> Work to be completed
Reproduce the lines that open with the line containing "How separated are" and close with the line containing "1853 inches", both included, leaving the pictures out of your answer.

Data excerpts start

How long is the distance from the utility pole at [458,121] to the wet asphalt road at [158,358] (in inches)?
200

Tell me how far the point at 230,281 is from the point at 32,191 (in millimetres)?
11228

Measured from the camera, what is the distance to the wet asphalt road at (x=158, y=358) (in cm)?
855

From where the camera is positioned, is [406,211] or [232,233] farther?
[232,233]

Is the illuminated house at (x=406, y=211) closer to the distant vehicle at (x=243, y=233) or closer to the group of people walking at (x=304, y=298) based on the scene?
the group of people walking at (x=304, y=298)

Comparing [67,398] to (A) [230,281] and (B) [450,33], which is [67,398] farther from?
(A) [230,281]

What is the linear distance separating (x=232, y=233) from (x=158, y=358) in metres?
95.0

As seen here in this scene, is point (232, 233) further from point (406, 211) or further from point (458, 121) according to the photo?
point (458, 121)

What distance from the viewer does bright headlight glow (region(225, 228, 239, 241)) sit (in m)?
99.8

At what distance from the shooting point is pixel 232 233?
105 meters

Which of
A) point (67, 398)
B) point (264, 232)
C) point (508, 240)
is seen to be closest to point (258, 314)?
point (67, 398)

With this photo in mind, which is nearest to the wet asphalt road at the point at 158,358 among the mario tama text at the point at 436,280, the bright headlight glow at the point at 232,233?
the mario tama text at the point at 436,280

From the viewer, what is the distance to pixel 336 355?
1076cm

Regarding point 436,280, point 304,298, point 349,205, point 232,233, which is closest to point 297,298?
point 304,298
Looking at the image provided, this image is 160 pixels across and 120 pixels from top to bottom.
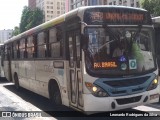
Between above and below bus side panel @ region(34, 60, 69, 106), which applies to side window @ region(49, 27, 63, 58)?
above

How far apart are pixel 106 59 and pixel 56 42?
2265 mm

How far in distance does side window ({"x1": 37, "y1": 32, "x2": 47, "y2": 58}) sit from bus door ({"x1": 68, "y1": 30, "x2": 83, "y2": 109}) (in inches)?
87.7

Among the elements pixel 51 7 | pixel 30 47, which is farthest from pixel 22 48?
pixel 51 7

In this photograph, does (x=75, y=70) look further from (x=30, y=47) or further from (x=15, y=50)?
(x=15, y=50)

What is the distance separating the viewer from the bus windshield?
7.61 meters

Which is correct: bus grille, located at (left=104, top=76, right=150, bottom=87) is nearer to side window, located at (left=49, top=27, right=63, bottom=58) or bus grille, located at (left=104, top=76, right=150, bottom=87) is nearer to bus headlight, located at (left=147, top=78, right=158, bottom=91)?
bus headlight, located at (left=147, top=78, right=158, bottom=91)

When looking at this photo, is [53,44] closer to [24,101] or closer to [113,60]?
[113,60]

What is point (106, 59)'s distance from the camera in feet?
25.1

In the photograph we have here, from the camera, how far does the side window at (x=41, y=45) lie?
10609 millimetres

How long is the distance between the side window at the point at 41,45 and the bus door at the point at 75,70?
2.23 meters

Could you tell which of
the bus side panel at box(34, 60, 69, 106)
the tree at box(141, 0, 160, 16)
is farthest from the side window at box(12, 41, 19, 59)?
the tree at box(141, 0, 160, 16)

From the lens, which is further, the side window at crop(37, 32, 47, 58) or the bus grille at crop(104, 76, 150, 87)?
the side window at crop(37, 32, 47, 58)

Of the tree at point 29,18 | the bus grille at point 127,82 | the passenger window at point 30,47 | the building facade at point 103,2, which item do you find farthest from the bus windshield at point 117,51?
the tree at point 29,18

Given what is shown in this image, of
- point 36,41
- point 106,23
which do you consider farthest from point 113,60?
point 36,41
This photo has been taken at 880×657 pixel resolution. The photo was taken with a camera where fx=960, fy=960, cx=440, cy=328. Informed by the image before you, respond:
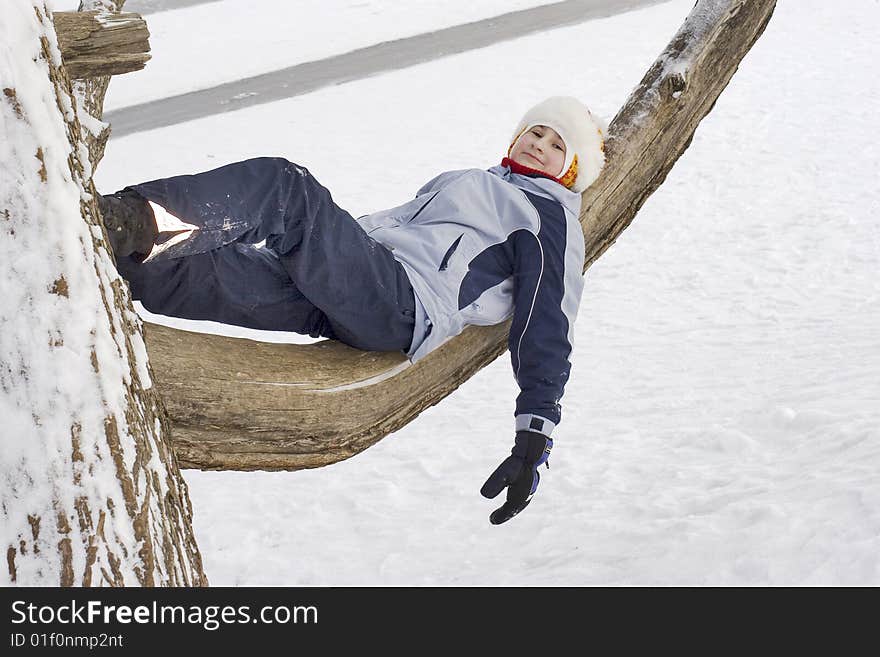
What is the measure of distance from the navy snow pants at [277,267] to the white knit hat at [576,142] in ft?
2.31

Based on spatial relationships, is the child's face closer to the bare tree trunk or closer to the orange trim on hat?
the orange trim on hat

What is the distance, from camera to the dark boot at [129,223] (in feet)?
5.77

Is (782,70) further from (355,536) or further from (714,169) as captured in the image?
(355,536)

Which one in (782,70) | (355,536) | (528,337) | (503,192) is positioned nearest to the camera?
(528,337)

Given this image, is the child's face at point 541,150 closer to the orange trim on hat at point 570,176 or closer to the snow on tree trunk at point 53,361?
the orange trim on hat at point 570,176

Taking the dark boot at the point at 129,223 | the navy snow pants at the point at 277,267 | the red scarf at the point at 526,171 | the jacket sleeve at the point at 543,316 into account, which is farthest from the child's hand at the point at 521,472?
the dark boot at the point at 129,223

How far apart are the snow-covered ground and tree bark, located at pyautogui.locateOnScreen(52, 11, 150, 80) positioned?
2.30 metres

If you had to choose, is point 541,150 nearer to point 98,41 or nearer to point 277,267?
point 277,267

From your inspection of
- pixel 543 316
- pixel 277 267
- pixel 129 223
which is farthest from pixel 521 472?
pixel 129 223

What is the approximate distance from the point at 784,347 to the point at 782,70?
599 cm

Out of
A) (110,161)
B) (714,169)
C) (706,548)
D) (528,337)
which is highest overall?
(110,161)

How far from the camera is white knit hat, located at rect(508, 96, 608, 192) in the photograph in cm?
284
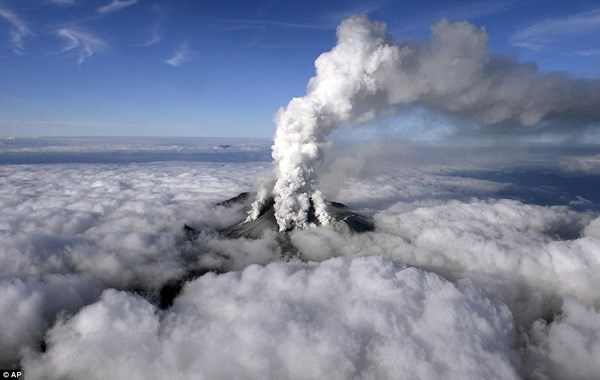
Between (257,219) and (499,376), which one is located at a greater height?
(257,219)

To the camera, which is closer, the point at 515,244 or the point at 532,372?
the point at 532,372

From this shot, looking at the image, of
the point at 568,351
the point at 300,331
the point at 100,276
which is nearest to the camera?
the point at 300,331

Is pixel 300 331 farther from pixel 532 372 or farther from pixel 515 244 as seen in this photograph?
pixel 515 244

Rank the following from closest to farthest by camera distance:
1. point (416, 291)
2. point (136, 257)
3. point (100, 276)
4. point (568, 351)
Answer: point (568, 351) < point (416, 291) < point (100, 276) < point (136, 257)

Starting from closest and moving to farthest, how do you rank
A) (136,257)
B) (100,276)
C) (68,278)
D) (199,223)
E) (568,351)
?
(568,351) → (68,278) → (100,276) → (136,257) → (199,223)

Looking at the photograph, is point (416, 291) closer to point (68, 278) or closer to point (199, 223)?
point (68, 278)

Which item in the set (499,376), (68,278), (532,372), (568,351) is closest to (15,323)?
(68,278)

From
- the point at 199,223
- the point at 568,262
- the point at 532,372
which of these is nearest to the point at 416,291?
the point at 532,372

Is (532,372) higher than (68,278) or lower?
lower

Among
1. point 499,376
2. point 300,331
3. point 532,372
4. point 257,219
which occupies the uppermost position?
point 257,219
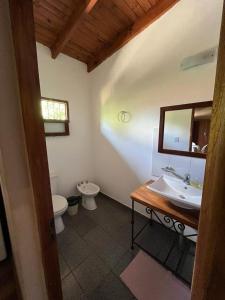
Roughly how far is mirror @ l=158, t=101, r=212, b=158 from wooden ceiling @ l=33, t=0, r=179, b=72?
111 centimetres

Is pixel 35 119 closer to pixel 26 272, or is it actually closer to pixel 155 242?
pixel 26 272

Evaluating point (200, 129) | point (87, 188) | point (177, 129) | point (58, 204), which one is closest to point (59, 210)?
point (58, 204)

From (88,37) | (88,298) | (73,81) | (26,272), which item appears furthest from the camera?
(73,81)

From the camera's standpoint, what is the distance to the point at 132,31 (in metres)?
1.81

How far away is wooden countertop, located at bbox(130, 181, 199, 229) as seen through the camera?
3.71ft

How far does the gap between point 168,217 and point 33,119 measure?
1674mm

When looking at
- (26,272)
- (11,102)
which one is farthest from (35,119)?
(26,272)

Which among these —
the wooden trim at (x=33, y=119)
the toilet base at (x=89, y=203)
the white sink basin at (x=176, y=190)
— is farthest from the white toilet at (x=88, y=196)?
the wooden trim at (x=33, y=119)

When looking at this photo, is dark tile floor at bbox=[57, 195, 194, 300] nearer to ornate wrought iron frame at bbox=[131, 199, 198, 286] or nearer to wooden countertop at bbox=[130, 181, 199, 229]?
ornate wrought iron frame at bbox=[131, 199, 198, 286]

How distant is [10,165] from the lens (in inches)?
24.1

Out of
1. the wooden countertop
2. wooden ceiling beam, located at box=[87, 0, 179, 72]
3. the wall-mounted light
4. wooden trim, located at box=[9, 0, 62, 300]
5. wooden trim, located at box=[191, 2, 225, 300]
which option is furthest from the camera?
the wall-mounted light

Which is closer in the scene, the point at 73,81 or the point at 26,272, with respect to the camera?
the point at 26,272

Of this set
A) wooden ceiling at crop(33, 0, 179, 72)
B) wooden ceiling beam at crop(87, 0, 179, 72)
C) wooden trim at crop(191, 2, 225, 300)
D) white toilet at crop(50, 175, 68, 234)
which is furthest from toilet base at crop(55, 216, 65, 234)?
wooden ceiling beam at crop(87, 0, 179, 72)

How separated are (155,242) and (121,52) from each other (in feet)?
8.62
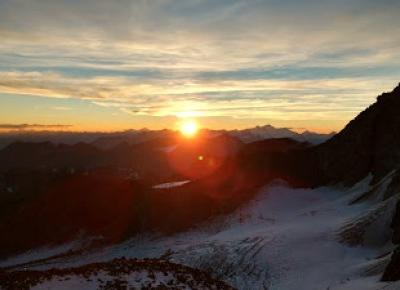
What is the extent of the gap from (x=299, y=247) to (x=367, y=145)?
26.5m

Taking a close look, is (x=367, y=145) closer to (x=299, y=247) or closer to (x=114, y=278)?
(x=299, y=247)

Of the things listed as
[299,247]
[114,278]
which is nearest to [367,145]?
[299,247]

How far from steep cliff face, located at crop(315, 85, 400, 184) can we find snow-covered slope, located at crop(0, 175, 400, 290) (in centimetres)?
305

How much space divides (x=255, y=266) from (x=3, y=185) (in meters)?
137

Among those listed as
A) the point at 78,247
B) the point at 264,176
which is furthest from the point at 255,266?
the point at 78,247

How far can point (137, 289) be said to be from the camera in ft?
72.6

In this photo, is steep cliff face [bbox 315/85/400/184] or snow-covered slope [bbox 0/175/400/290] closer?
snow-covered slope [bbox 0/175/400/290]

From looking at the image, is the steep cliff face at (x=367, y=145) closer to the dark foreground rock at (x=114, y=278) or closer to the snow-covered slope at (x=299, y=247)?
the snow-covered slope at (x=299, y=247)

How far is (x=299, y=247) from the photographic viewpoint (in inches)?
1377

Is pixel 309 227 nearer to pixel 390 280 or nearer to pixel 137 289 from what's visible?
pixel 390 280

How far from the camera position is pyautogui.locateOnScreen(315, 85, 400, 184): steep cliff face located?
53.2m

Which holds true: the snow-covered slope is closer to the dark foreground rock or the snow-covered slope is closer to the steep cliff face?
the steep cliff face

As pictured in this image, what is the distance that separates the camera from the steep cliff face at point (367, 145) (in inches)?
2096

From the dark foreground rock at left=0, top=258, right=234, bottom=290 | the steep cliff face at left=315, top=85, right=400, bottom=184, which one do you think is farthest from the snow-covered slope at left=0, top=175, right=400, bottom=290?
the dark foreground rock at left=0, top=258, right=234, bottom=290
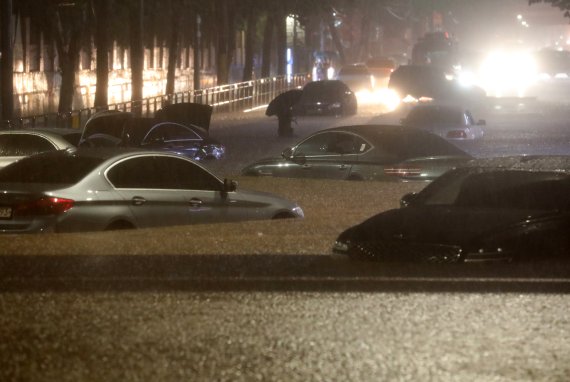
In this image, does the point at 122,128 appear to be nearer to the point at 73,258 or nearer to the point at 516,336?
the point at 73,258

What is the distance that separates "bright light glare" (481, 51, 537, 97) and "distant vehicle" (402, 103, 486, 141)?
1853 inches

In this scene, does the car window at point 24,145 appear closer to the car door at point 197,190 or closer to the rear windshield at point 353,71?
the car door at point 197,190

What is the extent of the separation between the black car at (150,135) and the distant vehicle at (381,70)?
42695 mm

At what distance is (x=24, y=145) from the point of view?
79.1ft

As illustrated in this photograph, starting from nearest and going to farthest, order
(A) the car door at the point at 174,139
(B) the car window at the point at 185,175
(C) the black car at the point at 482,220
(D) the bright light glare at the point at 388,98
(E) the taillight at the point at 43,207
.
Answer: (C) the black car at the point at 482,220
(E) the taillight at the point at 43,207
(B) the car window at the point at 185,175
(A) the car door at the point at 174,139
(D) the bright light glare at the point at 388,98

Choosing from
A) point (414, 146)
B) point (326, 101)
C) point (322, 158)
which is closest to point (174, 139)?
point (322, 158)

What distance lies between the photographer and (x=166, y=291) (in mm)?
11547

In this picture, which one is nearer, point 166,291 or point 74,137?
point 166,291

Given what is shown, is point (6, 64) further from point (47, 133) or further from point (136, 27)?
point (136, 27)

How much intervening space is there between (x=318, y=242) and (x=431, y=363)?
6566mm

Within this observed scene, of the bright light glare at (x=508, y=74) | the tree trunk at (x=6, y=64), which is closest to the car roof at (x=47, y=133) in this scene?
the tree trunk at (x=6, y=64)

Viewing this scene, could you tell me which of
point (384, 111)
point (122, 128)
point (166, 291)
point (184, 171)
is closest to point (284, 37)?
point (384, 111)

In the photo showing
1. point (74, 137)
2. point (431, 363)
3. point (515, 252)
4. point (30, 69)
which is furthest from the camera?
point (30, 69)

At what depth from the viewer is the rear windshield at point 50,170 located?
51.0ft
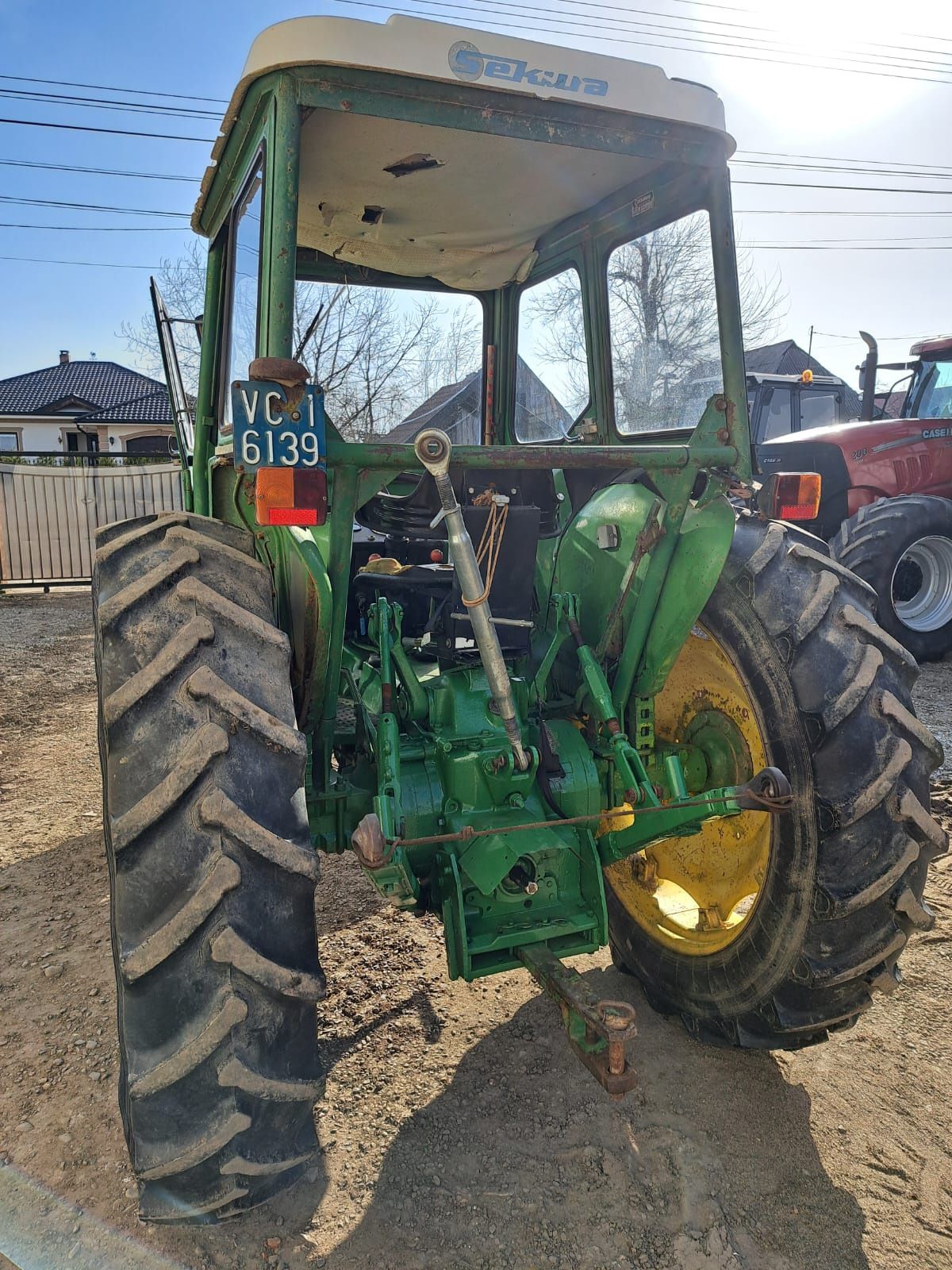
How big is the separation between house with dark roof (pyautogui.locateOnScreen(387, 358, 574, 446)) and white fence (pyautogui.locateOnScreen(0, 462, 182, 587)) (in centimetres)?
980

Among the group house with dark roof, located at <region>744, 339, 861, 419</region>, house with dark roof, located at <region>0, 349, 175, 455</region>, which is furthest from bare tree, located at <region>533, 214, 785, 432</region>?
house with dark roof, located at <region>0, 349, 175, 455</region>

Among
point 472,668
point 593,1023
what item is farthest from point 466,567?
point 593,1023

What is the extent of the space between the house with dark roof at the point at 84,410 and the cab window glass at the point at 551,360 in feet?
92.3

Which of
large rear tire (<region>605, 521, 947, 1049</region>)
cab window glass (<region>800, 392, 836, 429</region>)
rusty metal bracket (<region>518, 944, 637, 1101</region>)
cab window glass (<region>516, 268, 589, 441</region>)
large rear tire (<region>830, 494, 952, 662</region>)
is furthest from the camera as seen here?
cab window glass (<region>800, 392, 836, 429</region>)

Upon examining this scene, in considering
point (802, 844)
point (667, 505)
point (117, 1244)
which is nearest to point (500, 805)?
point (802, 844)

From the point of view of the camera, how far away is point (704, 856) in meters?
2.71

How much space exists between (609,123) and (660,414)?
1.00 metres

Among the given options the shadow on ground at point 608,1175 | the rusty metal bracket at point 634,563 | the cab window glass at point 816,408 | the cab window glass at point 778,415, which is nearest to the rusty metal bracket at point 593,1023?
the shadow on ground at point 608,1175

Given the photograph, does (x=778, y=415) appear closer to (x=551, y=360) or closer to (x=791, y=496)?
(x=551, y=360)

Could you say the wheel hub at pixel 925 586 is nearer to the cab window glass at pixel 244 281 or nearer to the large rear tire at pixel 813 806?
the large rear tire at pixel 813 806

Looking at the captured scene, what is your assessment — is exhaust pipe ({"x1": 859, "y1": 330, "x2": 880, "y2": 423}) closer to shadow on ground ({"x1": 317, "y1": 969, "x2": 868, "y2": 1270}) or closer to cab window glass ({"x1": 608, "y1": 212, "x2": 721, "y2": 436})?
cab window glass ({"x1": 608, "y1": 212, "x2": 721, "y2": 436})

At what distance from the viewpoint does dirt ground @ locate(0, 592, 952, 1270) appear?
74.9 inches

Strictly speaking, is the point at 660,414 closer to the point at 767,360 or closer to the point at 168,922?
the point at 168,922

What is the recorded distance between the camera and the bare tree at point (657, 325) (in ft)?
8.53
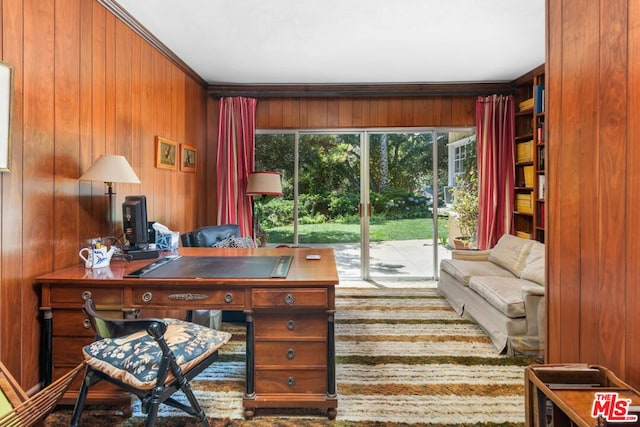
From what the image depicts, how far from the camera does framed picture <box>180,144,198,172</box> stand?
153 inches

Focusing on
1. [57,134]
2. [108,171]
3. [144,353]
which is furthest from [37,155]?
[144,353]

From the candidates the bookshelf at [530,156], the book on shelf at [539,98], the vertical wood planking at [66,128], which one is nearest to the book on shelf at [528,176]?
the bookshelf at [530,156]

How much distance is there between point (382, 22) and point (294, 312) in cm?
241

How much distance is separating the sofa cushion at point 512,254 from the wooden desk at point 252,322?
2294 mm

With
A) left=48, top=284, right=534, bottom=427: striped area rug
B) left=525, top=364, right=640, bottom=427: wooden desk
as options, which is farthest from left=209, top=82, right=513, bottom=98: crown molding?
left=525, top=364, right=640, bottom=427: wooden desk

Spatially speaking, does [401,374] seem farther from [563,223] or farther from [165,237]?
[165,237]

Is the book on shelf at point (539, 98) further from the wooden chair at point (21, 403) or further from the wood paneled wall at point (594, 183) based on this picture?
the wooden chair at point (21, 403)

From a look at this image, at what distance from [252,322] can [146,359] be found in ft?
1.67

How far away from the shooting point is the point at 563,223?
4.67ft

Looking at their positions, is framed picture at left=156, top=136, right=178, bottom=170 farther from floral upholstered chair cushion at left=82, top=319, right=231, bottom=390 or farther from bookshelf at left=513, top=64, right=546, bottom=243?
bookshelf at left=513, top=64, right=546, bottom=243

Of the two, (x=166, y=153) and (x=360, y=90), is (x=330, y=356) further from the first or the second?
(x=360, y=90)

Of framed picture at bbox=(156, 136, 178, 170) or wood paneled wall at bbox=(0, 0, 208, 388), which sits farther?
framed picture at bbox=(156, 136, 178, 170)

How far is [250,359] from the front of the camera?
1.83m

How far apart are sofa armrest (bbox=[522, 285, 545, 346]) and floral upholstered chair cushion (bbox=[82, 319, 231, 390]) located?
2.09 m
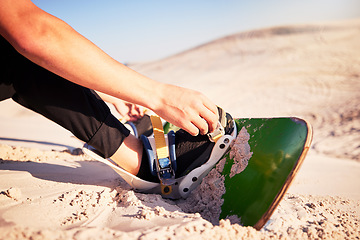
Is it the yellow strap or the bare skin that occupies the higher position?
the bare skin

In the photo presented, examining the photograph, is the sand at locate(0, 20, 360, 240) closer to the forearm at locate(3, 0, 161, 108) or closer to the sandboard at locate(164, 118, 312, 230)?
the sandboard at locate(164, 118, 312, 230)

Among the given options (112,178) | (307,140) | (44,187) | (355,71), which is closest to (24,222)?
(44,187)

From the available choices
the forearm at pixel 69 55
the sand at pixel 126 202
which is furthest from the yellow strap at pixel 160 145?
the forearm at pixel 69 55

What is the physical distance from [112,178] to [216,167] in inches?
26.3

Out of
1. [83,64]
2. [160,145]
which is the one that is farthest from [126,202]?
[83,64]

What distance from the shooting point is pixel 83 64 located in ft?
2.19

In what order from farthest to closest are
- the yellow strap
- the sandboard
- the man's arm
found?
the yellow strap → the sandboard → the man's arm

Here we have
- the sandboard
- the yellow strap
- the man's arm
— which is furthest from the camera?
the yellow strap

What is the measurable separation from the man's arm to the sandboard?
29cm

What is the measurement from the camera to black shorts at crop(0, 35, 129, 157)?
0.86m

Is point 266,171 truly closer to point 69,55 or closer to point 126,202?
point 126,202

Data excerpts end

> Answer for the task
How separated are (155,242) and (121,52) from each other (in feet)?
8.62
What is the extent of the gap from (x=299, y=247) to (x=367, y=145)?
26.5m

Taking a close look, is (x=367, y=145) closer to (x=299, y=247) or closer to (x=114, y=278)?
(x=299, y=247)

Of the things listed as
[299,247]
[114,278]
which is nearest to [367,145]?
[299,247]

How far from steep cliff face, located at crop(315, 85, 400, 184) can we find snow-covered slope, located at crop(0, 175, 400, 290) (in centimetres)?
305

How much space divides (x=255, y=266) from (x=3, y=185) (in meters)?
137

Among those listed as
A) the point at 78,247
B) the point at 264,176
which is furthest from the point at 255,266?
the point at 78,247

How far can point (137, 289) be said to be from the camera in ft?
72.6

In this photo, is steep cliff face [bbox 315/85/400/184] or snow-covered slope [bbox 0/175/400/290] closer?
snow-covered slope [bbox 0/175/400/290]

From looking at the image, is the steep cliff face at (x=367, y=145) closer to the dark foreground rock at (x=114, y=278) or closer to the snow-covered slope at (x=299, y=247)?
the snow-covered slope at (x=299, y=247)

How far is (x=299, y=247) from the photographic viewpoint (in inches)?
1377

Is pixel 309 227 nearer to pixel 390 280 or nearer to pixel 137 289 from what's visible?
pixel 390 280

How far from the camera position is pyautogui.locateOnScreen(315, 85, 400, 184): steep cliff face located?
53.2m

Which holds true: the snow-covered slope is closer to the dark foreground rock or the snow-covered slope is closer to the steep cliff face?
the steep cliff face

As pictured in this image, what is the distance that separates the camera from the steep cliff face at point (367, 145) (in inches)?
2096

From the dark foreground rock at left=0, top=258, right=234, bottom=290 | the steep cliff face at left=315, top=85, right=400, bottom=184, which one do you think is farthest from the snow-covered slope at left=0, top=175, right=400, bottom=290?
the dark foreground rock at left=0, top=258, right=234, bottom=290
In this image, does the point at 122,128 appear to be nearer to the point at 73,258 or nearer to the point at 516,336?
the point at 73,258

What is the distance that separates "bright light glare" (481, 51, 537, 97) and "distant vehicle" (402, 103, 486, 141)?
1853 inches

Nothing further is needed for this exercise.